The government museums of Kota and Jhalawar have a good collection of antiquities. The visit to these museums will surely be an enriching experience. The Rao Madho Singh museum is a private collection of items belonging to the erstwhile rulers of Kota. The collection is kept at Garh Palace, Kota and the miniature paintings and the wall paintings are a must-see for the tourists therefore a visit to this museum is recommended.

Gagron fort, Jhalawar

Made of the principles of an Aqua-fort or Jal Durg, sitting atop a hillock, on the confuence of Kali sindh and Ahu rivers, it is a formidable fort. The Khinchi and Hada Rajputs ruled over their land from this fort. In the passage of its history, it has seen many rulers, who vied with each other to hold this strategically important fort. The Dargah of mitthe Mahabali and saint Pipaji attract a large number of devotees each year.

Shergarh Fort, Baran

Sitting atop a hillock on the bank of Parban river the fort of Shergarh looks impregnable. The fort stands a little detached from the walled township, which boasts of its ancient Brahmanical and Jain temples.
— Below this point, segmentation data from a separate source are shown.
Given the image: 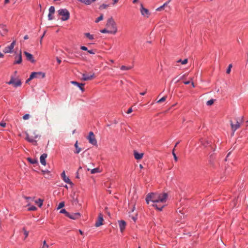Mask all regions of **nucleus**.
<instances>
[{"instance_id":"obj_44","label":"nucleus","mask_w":248,"mask_h":248,"mask_svg":"<svg viewBox=\"0 0 248 248\" xmlns=\"http://www.w3.org/2000/svg\"><path fill=\"white\" fill-rule=\"evenodd\" d=\"M88 53L91 54H94L95 52L93 50H88Z\"/></svg>"},{"instance_id":"obj_2","label":"nucleus","mask_w":248,"mask_h":248,"mask_svg":"<svg viewBox=\"0 0 248 248\" xmlns=\"http://www.w3.org/2000/svg\"><path fill=\"white\" fill-rule=\"evenodd\" d=\"M106 26L109 31L110 33L115 34L117 32V27L116 23L112 17L109 18L107 20Z\"/></svg>"},{"instance_id":"obj_7","label":"nucleus","mask_w":248,"mask_h":248,"mask_svg":"<svg viewBox=\"0 0 248 248\" xmlns=\"http://www.w3.org/2000/svg\"><path fill=\"white\" fill-rule=\"evenodd\" d=\"M16 41L14 40L12 43L10 45V46H6L3 49V52L4 53H12L13 52L14 47L16 45Z\"/></svg>"},{"instance_id":"obj_13","label":"nucleus","mask_w":248,"mask_h":248,"mask_svg":"<svg viewBox=\"0 0 248 248\" xmlns=\"http://www.w3.org/2000/svg\"><path fill=\"white\" fill-rule=\"evenodd\" d=\"M94 74L89 75V74L84 73L82 75V79L84 81H87V80L92 79L93 78H94Z\"/></svg>"},{"instance_id":"obj_56","label":"nucleus","mask_w":248,"mask_h":248,"mask_svg":"<svg viewBox=\"0 0 248 248\" xmlns=\"http://www.w3.org/2000/svg\"><path fill=\"white\" fill-rule=\"evenodd\" d=\"M3 57L4 55L0 52V58H3Z\"/></svg>"},{"instance_id":"obj_14","label":"nucleus","mask_w":248,"mask_h":248,"mask_svg":"<svg viewBox=\"0 0 248 248\" xmlns=\"http://www.w3.org/2000/svg\"><path fill=\"white\" fill-rule=\"evenodd\" d=\"M61 177L63 181L69 184H72V182L70 181L69 178L66 177L65 171H63L61 174Z\"/></svg>"},{"instance_id":"obj_64","label":"nucleus","mask_w":248,"mask_h":248,"mask_svg":"<svg viewBox=\"0 0 248 248\" xmlns=\"http://www.w3.org/2000/svg\"><path fill=\"white\" fill-rule=\"evenodd\" d=\"M246 126L248 127V120L246 122Z\"/></svg>"},{"instance_id":"obj_10","label":"nucleus","mask_w":248,"mask_h":248,"mask_svg":"<svg viewBox=\"0 0 248 248\" xmlns=\"http://www.w3.org/2000/svg\"><path fill=\"white\" fill-rule=\"evenodd\" d=\"M140 6V12L141 15L145 17H148L150 16L149 10L147 9L144 8L142 4H141Z\"/></svg>"},{"instance_id":"obj_24","label":"nucleus","mask_w":248,"mask_h":248,"mask_svg":"<svg viewBox=\"0 0 248 248\" xmlns=\"http://www.w3.org/2000/svg\"><path fill=\"white\" fill-rule=\"evenodd\" d=\"M84 35L87 38H88L90 40H93L94 39L93 35L91 34L90 33H85Z\"/></svg>"},{"instance_id":"obj_61","label":"nucleus","mask_w":248,"mask_h":248,"mask_svg":"<svg viewBox=\"0 0 248 248\" xmlns=\"http://www.w3.org/2000/svg\"><path fill=\"white\" fill-rule=\"evenodd\" d=\"M25 198L26 200H28V199H31V198H30V197H25Z\"/></svg>"},{"instance_id":"obj_36","label":"nucleus","mask_w":248,"mask_h":248,"mask_svg":"<svg viewBox=\"0 0 248 248\" xmlns=\"http://www.w3.org/2000/svg\"><path fill=\"white\" fill-rule=\"evenodd\" d=\"M100 32L101 33H110L109 31L108 30L106 29H104L103 30H101L100 31Z\"/></svg>"},{"instance_id":"obj_8","label":"nucleus","mask_w":248,"mask_h":248,"mask_svg":"<svg viewBox=\"0 0 248 248\" xmlns=\"http://www.w3.org/2000/svg\"><path fill=\"white\" fill-rule=\"evenodd\" d=\"M15 61L14 62V64H20L22 62V57L21 54V51L20 50L19 53L17 54L15 57Z\"/></svg>"},{"instance_id":"obj_9","label":"nucleus","mask_w":248,"mask_h":248,"mask_svg":"<svg viewBox=\"0 0 248 248\" xmlns=\"http://www.w3.org/2000/svg\"><path fill=\"white\" fill-rule=\"evenodd\" d=\"M103 215L102 214L99 213L98 215L97 220L95 223V226L98 227L103 225Z\"/></svg>"},{"instance_id":"obj_34","label":"nucleus","mask_w":248,"mask_h":248,"mask_svg":"<svg viewBox=\"0 0 248 248\" xmlns=\"http://www.w3.org/2000/svg\"><path fill=\"white\" fill-rule=\"evenodd\" d=\"M64 206V202H61L59 203L58 209H61Z\"/></svg>"},{"instance_id":"obj_42","label":"nucleus","mask_w":248,"mask_h":248,"mask_svg":"<svg viewBox=\"0 0 248 248\" xmlns=\"http://www.w3.org/2000/svg\"><path fill=\"white\" fill-rule=\"evenodd\" d=\"M172 155H173L174 159L175 161L176 162V161H177V160H178V158H177V156H176V154H175V153H174V150H173V151H172Z\"/></svg>"},{"instance_id":"obj_48","label":"nucleus","mask_w":248,"mask_h":248,"mask_svg":"<svg viewBox=\"0 0 248 248\" xmlns=\"http://www.w3.org/2000/svg\"><path fill=\"white\" fill-rule=\"evenodd\" d=\"M163 6H162H162H161L160 7H159V8H158L156 9V10H157V11H160V10H161V9H163Z\"/></svg>"},{"instance_id":"obj_3","label":"nucleus","mask_w":248,"mask_h":248,"mask_svg":"<svg viewBox=\"0 0 248 248\" xmlns=\"http://www.w3.org/2000/svg\"><path fill=\"white\" fill-rule=\"evenodd\" d=\"M59 15L62 17L61 20L62 21L67 20L70 17V13L66 9H61L58 11Z\"/></svg>"},{"instance_id":"obj_28","label":"nucleus","mask_w":248,"mask_h":248,"mask_svg":"<svg viewBox=\"0 0 248 248\" xmlns=\"http://www.w3.org/2000/svg\"><path fill=\"white\" fill-rule=\"evenodd\" d=\"M99 172V169L98 168L93 169L91 170V172L92 174H94Z\"/></svg>"},{"instance_id":"obj_43","label":"nucleus","mask_w":248,"mask_h":248,"mask_svg":"<svg viewBox=\"0 0 248 248\" xmlns=\"http://www.w3.org/2000/svg\"><path fill=\"white\" fill-rule=\"evenodd\" d=\"M80 49L83 50H85V51H88V48L86 46H81L80 47Z\"/></svg>"},{"instance_id":"obj_12","label":"nucleus","mask_w":248,"mask_h":248,"mask_svg":"<svg viewBox=\"0 0 248 248\" xmlns=\"http://www.w3.org/2000/svg\"><path fill=\"white\" fill-rule=\"evenodd\" d=\"M230 124L231 126L232 130V131L233 134L234 132L240 127V124L237 121L235 124L232 123V121H230Z\"/></svg>"},{"instance_id":"obj_1","label":"nucleus","mask_w":248,"mask_h":248,"mask_svg":"<svg viewBox=\"0 0 248 248\" xmlns=\"http://www.w3.org/2000/svg\"><path fill=\"white\" fill-rule=\"evenodd\" d=\"M168 198V195L166 193H149L146 198V202L149 204V202H152L153 206L159 211H161L165 206V203Z\"/></svg>"},{"instance_id":"obj_25","label":"nucleus","mask_w":248,"mask_h":248,"mask_svg":"<svg viewBox=\"0 0 248 248\" xmlns=\"http://www.w3.org/2000/svg\"><path fill=\"white\" fill-rule=\"evenodd\" d=\"M43 202V200L41 199H39L38 200L35 201V203L38 204L39 207H41L42 206Z\"/></svg>"},{"instance_id":"obj_16","label":"nucleus","mask_w":248,"mask_h":248,"mask_svg":"<svg viewBox=\"0 0 248 248\" xmlns=\"http://www.w3.org/2000/svg\"><path fill=\"white\" fill-rule=\"evenodd\" d=\"M24 54L25 55V56L27 58V59L28 61H30L31 62H34V60L33 59V56L32 54H30V53H29L27 51L24 52Z\"/></svg>"},{"instance_id":"obj_59","label":"nucleus","mask_w":248,"mask_h":248,"mask_svg":"<svg viewBox=\"0 0 248 248\" xmlns=\"http://www.w3.org/2000/svg\"><path fill=\"white\" fill-rule=\"evenodd\" d=\"M185 75H184L181 78V79H183L185 78Z\"/></svg>"},{"instance_id":"obj_26","label":"nucleus","mask_w":248,"mask_h":248,"mask_svg":"<svg viewBox=\"0 0 248 248\" xmlns=\"http://www.w3.org/2000/svg\"><path fill=\"white\" fill-rule=\"evenodd\" d=\"M132 68V66H126L125 65H122L120 69L122 70H130Z\"/></svg>"},{"instance_id":"obj_32","label":"nucleus","mask_w":248,"mask_h":248,"mask_svg":"<svg viewBox=\"0 0 248 248\" xmlns=\"http://www.w3.org/2000/svg\"><path fill=\"white\" fill-rule=\"evenodd\" d=\"M167 99V96H165L162 97L161 99L157 101V103H160L164 102Z\"/></svg>"},{"instance_id":"obj_18","label":"nucleus","mask_w":248,"mask_h":248,"mask_svg":"<svg viewBox=\"0 0 248 248\" xmlns=\"http://www.w3.org/2000/svg\"><path fill=\"white\" fill-rule=\"evenodd\" d=\"M32 73H34L35 75L34 76V78H38L41 77L42 78H44L45 77V73L42 72H32Z\"/></svg>"},{"instance_id":"obj_23","label":"nucleus","mask_w":248,"mask_h":248,"mask_svg":"<svg viewBox=\"0 0 248 248\" xmlns=\"http://www.w3.org/2000/svg\"><path fill=\"white\" fill-rule=\"evenodd\" d=\"M28 161L31 164H34L38 162L37 160L36 159H32L31 157L27 158Z\"/></svg>"},{"instance_id":"obj_11","label":"nucleus","mask_w":248,"mask_h":248,"mask_svg":"<svg viewBox=\"0 0 248 248\" xmlns=\"http://www.w3.org/2000/svg\"><path fill=\"white\" fill-rule=\"evenodd\" d=\"M80 216V214L78 212L74 213H67V217L74 220L79 218Z\"/></svg>"},{"instance_id":"obj_45","label":"nucleus","mask_w":248,"mask_h":248,"mask_svg":"<svg viewBox=\"0 0 248 248\" xmlns=\"http://www.w3.org/2000/svg\"><path fill=\"white\" fill-rule=\"evenodd\" d=\"M108 6V5L103 4L102 5H101V7L102 8L105 9Z\"/></svg>"},{"instance_id":"obj_17","label":"nucleus","mask_w":248,"mask_h":248,"mask_svg":"<svg viewBox=\"0 0 248 248\" xmlns=\"http://www.w3.org/2000/svg\"><path fill=\"white\" fill-rule=\"evenodd\" d=\"M46 157L47 154L44 153L41 155L40 158L41 163L44 166L46 165Z\"/></svg>"},{"instance_id":"obj_40","label":"nucleus","mask_w":248,"mask_h":248,"mask_svg":"<svg viewBox=\"0 0 248 248\" xmlns=\"http://www.w3.org/2000/svg\"><path fill=\"white\" fill-rule=\"evenodd\" d=\"M53 14H50L49 13H48V18L49 20H52L53 19Z\"/></svg>"},{"instance_id":"obj_62","label":"nucleus","mask_w":248,"mask_h":248,"mask_svg":"<svg viewBox=\"0 0 248 248\" xmlns=\"http://www.w3.org/2000/svg\"><path fill=\"white\" fill-rule=\"evenodd\" d=\"M179 142H180L179 141L177 142L175 144V147H176V146L178 145V144L179 143Z\"/></svg>"},{"instance_id":"obj_33","label":"nucleus","mask_w":248,"mask_h":248,"mask_svg":"<svg viewBox=\"0 0 248 248\" xmlns=\"http://www.w3.org/2000/svg\"><path fill=\"white\" fill-rule=\"evenodd\" d=\"M232 64H230L228 66V68L227 69V70H226V73L229 74L230 73V72H231V68H232Z\"/></svg>"},{"instance_id":"obj_30","label":"nucleus","mask_w":248,"mask_h":248,"mask_svg":"<svg viewBox=\"0 0 248 248\" xmlns=\"http://www.w3.org/2000/svg\"><path fill=\"white\" fill-rule=\"evenodd\" d=\"M103 19V15L101 14L98 18H97L95 21V23H98L100 21H101Z\"/></svg>"},{"instance_id":"obj_38","label":"nucleus","mask_w":248,"mask_h":248,"mask_svg":"<svg viewBox=\"0 0 248 248\" xmlns=\"http://www.w3.org/2000/svg\"><path fill=\"white\" fill-rule=\"evenodd\" d=\"M60 213L64 214L66 217H67V213H69V212H67L64 209H62L60 211Z\"/></svg>"},{"instance_id":"obj_5","label":"nucleus","mask_w":248,"mask_h":248,"mask_svg":"<svg viewBox=\"0 0 248 248\" xmlns=\"http://www.w3.org/2000/svg\"><path fill=\"white\" fill-rule=\"evenodd\" d=\"M7 83L9 85L12 84L14 87H19L22 84L20 80H16L13 77L11 78L10 81L7 82Z\"/></svg>"},{"instance_id":"obj_54","label":"nucleus","mask_w":248,"mask_h":248,"mask_svg":"<svg viewBox=\"0 0 248 248\" xmlns=\"http://www.w3.org/2000/svg\"><path fill=\"white\" fill-rule=\"evenodd\" d=\"M114 2L113 4H116V3H117L119 1V0H112Z\"/></svg>"},{"instance_id":"obj_53","label":"nucleus","mask_w":248,"mask_h":248,"mask_svg":"<svg viewBox=\"0 0 248 248\" xmlns=\"http://www.w3.org/2000/svg\"><path fill=\"white\" fill-rule=\"evenodd\" d=\"M9 2V0H4V4H7Z\"/></svg>"},{"instance_id":"obj_52","label":"nucleus","mask_w":248,"mask_h":248,"mask_svg":"<svg viewBox=\"0 0 248 248\" xmlns=\"http://www.w3.org/2000/svg\"><path fill=\"white\" fill-rule=\"evenodd\" d=\"M146 91H145L144 92H141L140 93V94L141 95H144L146 94Z\"/></svg>"},{"instance_id":"obj_15","label":"nucleus","mask_w":248,"mask_h":248,"mask_svg":"<svg viewBox=\"0 0 248 248\" xmlns=\"http://www.w3.org/2000/svg\"><path fill=\"white\" fill-rule=\"evenodd\" d=\"M8 31V30L5 25L0 24V33L1 35H4Z\"/></svg>"},{"instance_id":"obj_19","label":"nucleus","mask_w":248,"mask_h":248,"mask_svg":"<svg viewBox=\"0 0 248 248\" xmlns=\"http://www.w3.org/2000/svg\"><path fill=\"white\" fill-rule=\"evenodd\" d=\"M119 227L121 230V232H123V231L124 230L125 226H126V222L124 220H121L119 221Z\"/></svg>"},{"instance_id":"obj_35","label":"nucleus","mask_w":248,"mask_h":248,"mask_svg":"<svg viewBox=\"0 0 248 248\" xmlns=\"http://www.w3.org/2000/svg\"><path fill=\"white\" fill-rule=\"evenodd\" d=\"M23 230L24 231V233L25 235V238H27L28 236L29 235V232L25 229V228H23Z\"/></svg>"},{"instance_id":"obj_27","label":"nucleus","mask_w":248,"mask_h":248,"mask_svg":"<svg viewBox=\"0 0 248 248\" xmlns=\"http://www.w3.org/2000/svg\"><path fill=\"white\" fill-rule=\"evenodd\" d=\"M34 75V73H31L30 76V78L26 80V83H28L30 81L33 79Z\"/></svg>"},{"instance_id":"obj_20","label":"nucleus","mask_w":248,"mask_h":248,"mask_svg":"<svg viewBox=\"0 0 248 248\" xmlns=\"http://www.w3.org/2000/svg\"><path fill=\"white\" fill-rule=\"evenodd\" d=\"M71 83L74 85H77L82 91H84V88L83 87V86L84 85V84L79 83L75 81H72Z\"/></svg>"},{"instance_id":"obj_60","label":"nucleus","mask_w":248,"mask_h":248,"mask_svg":"<svg viewBox=\"0 0 248 248\" xmlns=\"http://www.w3.org/2000/svg\"><path fill=\"white\" fill-rule=\"evenodd\" d=\"M191 85H192V86L193 87H195V86H194V83H193L192 81L191 82Z\"/></svg>"},{"instance_id":"obj_46","label":"nucleus","mask_w":248,"mask_h":248,"mask_svg":"<svg viewBox=\"0 0 248 248\" xmlns=\"http://www.w3.org/2000/svg\"><path fill=\"white\" fill-rule=\"evenodd\" d=\"M0 125L2 127H5L6 126V123H0Z\"/></svg>"},{"instance_id":"obj_41","label":"nucleus","mask_w":248,"mask_h":248,"mask_svg":"<svg viewBox=\"0 0 248 248\" xmlns=\"http://www.w3.org/2000/svg\"><path fill=\"white\" fill-rule=\"evenodd\" d=\"M30 116L29 114H26L23 116V119L25 120H28L30 118Z\"/></svg>"},{"instance_id":"obj_29","label":"nucleus","mask_w":248,"mask_h":248,"mask_svg":"<svg viewBox=\"0 0 248 248\" xmlns=\"http://www.w3.org/2000/svg\"><path fill=\"white\" fill-rule=\"evenodd\" d=\"M188 60L187 59H185L184 60H179L177 61V62H181L182 64H186L187 63Z\"/></svg>"},{"instance_id":"obj_21","label":"nucleus","mask_w":248,"mask_h":248,"mask_svg":"<svg viewBox=\"0 0 248 248\" xmlns=\"http://www.w3.org/2000/svg\"><path fill=\"white\" fill-rule=\"evenodd\" d=\"M134 155L135 159L139 160L141 159L143 157V154L139 153L135 151L134 153Z\"/></svg>"},{"instance_id":"obj_22","label":"nucleus","mask_w":248,"mask_h":248,"mask_svg":"<svg viewBox=\"0 0 248 248\" xmlns=\"http://www.w3.org/2000/svg\"><path fill=\"white\" fill-rule=\"evenodd\" d=\"M75 147L76 148V151L74 152L75 154H78L81 151V149L78 147V141H77L74 145Z\"/></svg>"},{"instance_id":"obj_31","label":"nucleus","mask_w":248,"mask_h":248,"mask_svg":"<svg viewBox=\"0 0 248 248\" xmlns=\"http://www.w3.org/2000/svg\"><path fill=\"white\" fill-rule=\"evenodd\" d=\"M49 13L50 14H54V13H55V8L54 6H51L49 7Z\"/></svg>"},{"instance_id":"obj_4","label":"nucleus","mask_w":248,"mask_h":248,"mask_svg":"<svg viewBox=\"0 0 248 248\" xmlns=\"http://www.w3.org/2000/svg\"><path fill=\"white\" fill-rule=\"evenodd\" d=\"M39 137L38 135L35 134L34 135H29L28 134H26V140L29 142L31 143L33 145H37L36 139Z\"/></svg>"},{"instance_id":"obj_47","label":"nucleus","mask_w":248,"mask_h":248,"mask_svg":"<svg viewBox=\"0 0 248 248\" xmlns=\"http://www.w3.org/2000/svg\"><path fill=\"white\" fill-rule=\"evenodd\" d=\"M132 111V108H128V109L127 110V111L126 113H127V114H129V113H130Z\"/></svg>"},{"instance_id":"obj_58","label":"nucleus","mask_w":248,"mask_h":248,"mask_svg":"<svg viewBox=\"0 0 248 248\" xmlns=\"http://www.w3.org/2000/svg\"><path fill=\"white\" fill-rule=\"evenodd\" d=\"M138 1H139V0H133V3H135L137 2Z\"/></svg>"},{"instance_id":"obj_57","label":"nucleus","mask_w":248,"mask_h":248,"mask_svg":"<svg viewBox=\"0 0 248 248\" xmlns=\"http://www.w3.org/2000/svg\"><path fill=\"white\" fill-rule=\"evenodd\" d=\"M78 231H79L80 234H81V235H83V232L81 230H79Z\"/></svg>"},{"instance_id":"obj_55","label":"nucleus","mask_w":248,"mask_h":248,"mask_svg":"<svg viewBox=\"0 0 248 248\" xmlns=\"http://www.w3.org/2000/svg\"><path fill=\"white\" fill-rule=\"evenodd\" d=\"M28 36L27 35H25L24 37V39L25 40H26V39H28Z\"/></svg>"},{"instance_id":"obj_37","label":"nucleus","mask_w":248,"mask_h":248,"mask_svg":"<svg viewBox=\"0 0 248 248\" xmlns=\"http://www.w3.org/2000/svg\"><path fill=\"white\" fill-rule=\"evenodd\" d=\"M36 210H37V208L35 206H33V205H32L28 209L29 211H35Z\"/></svg>"},{"instance_id":"obj_39","label":"nucleus","mask_w":248,"mask_h":248,"mask_svg":"<svg viewBox=\"0 0 248 248\" xmlns=\"http://www.w3.org/2000/svg\"><path fill=\"white\" fill-rule=\"evenodd\" d=\"M213 103H214V100L213 99H211V100H208L206 104L208 106H210V105H212L213 104Z\"/></svg>"},{"instance_id":"obj_49","label":"nucleus","mask_w":248,"mask_h":248,"mask_svg":"<svg viewBox=\"0 0 248 248\" xmlns=\"http://www.w3.org/2000/svg\"><path fill=\"white\" fill-rule=\"evenodd\" d=\"M190 83V81H186L184 82V83L186 85L189 84Z\"/></svg>"},{"instance_id":"obj_51","label":"nucleus","mask_w":248,"mask_h":248,"mask_svg":"<svg viewBox=\"0 0 248 248\" xmlns=\"http://www.w3.org/2000/svg\"><path fill=\"white\" fill-rule=\"evenodd\" d=\"M57 62L59 64H60L61 63V60L59 59L58 58H57Z\"/></svg>"},{"instance_id":"obj_50","label":"nucleus","mask_w":248,"mask_h":248,"mask_svg":"<svg viewBox=\"0 0 248 248\" xmlns=\"http://www.w3.org/2000/svg\"><path fill=\"white\" fill-rule=\"evenodd\" d=\"M170 0H169L168 1L166 2V3H165L162 6H163V7L165 6H166L168 3H169L170 2Z\"/></svg>"},{"instance_id":"obj_63","label":"nucleus","mask_w":248,"mask_h":248,"mask_svg":"<svg viewBox=\"0 0 248 248\" xmlns=\"http://www.w3.org/2000/svg\"><path fill=\"white\" fill-rule=\"evenodd\" d=\"M140 169L143 168V166H142V165L141 164H140Z\"/></svg>"},{"instance_id":"obj_6","label":"nucleus","mask_w":248,"mask_h":248,"mask_svg":"<svg viewBox=\"0 0 248 248\" xmlns=\"http://www.w3.org/2000/svg\"><path fill=\"white\" fill-rule=\"evenodd\" d=\"M87 139L88 140L90 143L93 145H97V140L95 138L93 133L92 131L89 132Z\"/></svg>"}]
</instances>
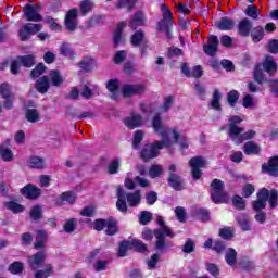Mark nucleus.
Wrapping results in <instances>:
<instances>
[{
  "mask_svg": "<svg viewBox=\"0 0 278 278\" xmlns=\"http://www.w3.org/2000/svg\"><path fill=\"white\" fill-rule=\"evenodd\" d=\"M152 129L161 138V142L157 143L160 149H170L173 144H179L180 149L190 147V141L186 136L181 135L179 127L166 128L160 115H155L152 118Z\"/></svg>",
  "mask_w": 278,
  "mask_h": 278,
  "instance_id": "obj_1",
  "label": "nucleus"
},
{
  "mask_svg": "<svg viewBox=\"0 0 278 278\" xmlns=\"http://www.w3.org/2000/svg\"><path fill=\"white\" fill-rule=\"evenodd\" d=\"M141 199H142V195L140 191H136L132 193H125L123 189L118 188L116 207L119 212L125 213L127 212V203L129 207H138V205H140Z\"/></svg>",
  "mask_w": 278,
  "mask_h": 278,
  "instance_id": "obj_2",
  "label": "nucleus"
},
{
  "mask_svg": "<svg viewBox=\"0 0 278 278\" xmlns=\"http://www.w3.org/2000/svg\"><path fill=\"white\" fill-rule=\"evenodd\" d=\"M277 190L268 191V189L263 188L257 193V200L252 202V207L255 210V212H260L266 207L267 201H269L270 207H275L277 205Z\"/></svg>",
  "mask_w": 278,
  "mask_h": 278,
  "instance_id": "obj_3",
  "label": "nucleus"
},
{
  "mask_svg": "<svg viewBox=\"0 0 278 278\" xmlns=\"http://www.w3.org/2000/svg\"><path fill=\"white\" fill-rule=\"evenodd\" d=\"M156 223L160 225V228L154 230V237L156 239L155 249L157 251H164V249L168 247V243H166V238H173L175 232H173V230L166 226V224H164L162 216L157 217Z\"/></svg>",
  "mask_w": 278,
  "mask_h": 278,
  "instance_id": "obj_4",
  "label": "nucleus"
},
{
  "mask_svg": "<svg viewBox=\"0 0 278 278\" xmlns=\"http://www.w3.org/2000/svg\"><path fill=\"white\" fill-rule=\"evenodd\" d=\"M242 121H244V118L238 115H231L228 117V136L231 140L238 141L239 134L244 132V128L238 126Z\"/></svg>",
  "mask_w": 278,
  "mask_h": 278,
  "instance_id": "obj_5",
  "label": "nucleus"
},
{
  "mask_svg": "<svg viewBox=\"0 0 278 278\" xmlns=\"http://www.w3.org/2000/svg\"><path fill=\"white\" fill-rule=\"evenodd\" d=\"M161 12L163 18L157 23V31H165L167 36H170V25H173V13L166 4H161Z\"/></svg>",
  "mask_w": 278,
  "mask_h": 278,
  "instance_id": "obj_6",
  "label": "nucleus"
},
{
  "mask_svg": "<svg viewBox=\"0 0 278 278\" xmlns=\"http://www.w3.org/2000/svg\"><path fill=\"white\" fill-rule=\"evenodd\" d=\"M211 199L217 205L220 203H227V194L223 191V181L215 179L211 184Z\"/></svg>",
  "mask_w": 278,
  "mask_h": 278,
  "instance_id": "obj_7",
  "label": "nucleus"
},
{
  "mask_svg": "<svg viewBox=\"0 0 278 278\" xmlns=\"http://www.w3.org/2000/svg\"><path fill=\"white\" fill-rule=\"evenodd\" d=\"M22 66H25L26 68H31L34 64H36V55L28 54L24 56H18L15 61L11 63V73L13 75H16L18 73V70Z\"/></svg>",
  "mask_w": 278,
  "mask_h": 278,
  "instance_id": "obj_8",
  "label": "nucleus"
},
{
  "mask_svg": "<svg viewBox=\"0 0 278 278\" xmlns=\"http://www.w3.org/2000/svg\"><path fill=\"white\" fill-rule=\"evenodd\" d=\"M42 30L41 24L27 23L20 29V38L21 40H29L31 36L38 34V31Z\"/></svg>",
  "mask_w": 278,
  "mask_h": 278,
  "instance_id": "obj_9",
  "label": "nucleus"
},
{
  "mask_svg": "<svg viewBox=\"0 0 278 278\" xmlns=\"http://www.w3.org/2000/svg\"><path fill=\"white\" fill-rule=\"evenodd\" d=\"M42 7L40 4L29 5L27 4L24 9V14L27 21L33 23H40L42 15L40 14Z\"/></svg>",
  "mask_w": 278,
  "mask_h": 278,
  "instance_id": "obj_10",
  "label": "nucleus"
},
{
  "mask_svg": "<svg viewBox=\"0 0 278 278\" xmlns=\"http://www.w3.org/2000/svg\"><path fill=\"white\" fill-rule=\"evenodd\" d=\"M161 141H155L152 144H147L143 150L141 151V157L142 160H153L154 157H157V155H160V150L165 149V148H160V143Z\"/></svg>",
  "mask_w": 278,
  "mask_h": 278,
  "instance_id": "obj_11",
  "label": "nucleus"
},
{
  "mask_svg": "<svg viewBox=\"0 0 278 278\" xmlns=\"http://www.w3.org/2000/svg\"><path fill=\"white\" fill-rule=\"evenodd\" d=\"M189 164L192 168V177L193 179H201V169L205 166V159L202 156H194L189 161Z\"/></svg>",
  "mask_w": 278,
  "mask_h": 278,
  "instance_id": "obj_12",
  "label": "nucleus"
},
{
  "mask_svg": "<svg viewBox=\"0 0 278 278\" xmlns=\"http://www.w3.org/2000/svg\"><path fill=\"white\" fill-rule=\"evenodd\" d=\"M147 91V87L141 84L125 85L122 89L124 97H134V94H143Z\"/></svg>",
  "mask_w": 278,
  "mask_h": 278,
  "instance_id": "obj_13",
  "label": "nucleus"
},
{
  "mask_svg": "<svg viewBox=\"0 0 278 278\" xmlns=\"http://www.w3.org/2000/svg\"><path fill=\"white\" fill-rule=\"evenodd\" d=\"M78 68L84 73H90L93 68H97V61L90 55L83 56V59L77 63Z\"/></svg>",
  "mask_w": 278,
  "mask_h": 278,
  "instance_id": "obj_14",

A stone edict of 790 AD proves the antiquity of the place, Which was once known as Koshvardhan and many Buddhist monasteries were set up with support.

Shahabad Fort

Shahabad fort is the one of the largest fort amongst the forts in Hadoti. It is situated about 80 km. from Baran on NH-76. It is a good photo opp for those interested, from the highway. The fort was constructed by the Chauhan Rulers in century 1521 (Samvat 1577).

Palaitha Fort

The Jagir of Palaitha was granted to Maharaj Mohan Singh, second and favourite son of Rao Madho Singh. The Palaitha Apji occupies the first seat on the right of the Maharao of Kotah in Durbar. Apji Mohan Singh was the Second son of Rao Madho Singh, Maharaja of Kota. He established the Principality of Palaitha (1762 AD) with an area covering 84 villages, within the State of Kota.

Khatoli Fort

This village was ruled by Rathre's (karamsot)of Jodha clan and it is a historical battle field between Rajkumar Raj Singh of Mewar and Aurangzeb's army. The "Rao Chunda ", the famous warrior of medieval history of Rajasthan died at this battle field. Still we can see the monuments of the warrior's at this village. The holy temple of Rada Mataji is also a beautiful place on hills of Khatoli. This historical and patriotic place of Kishangarh state is a must visit.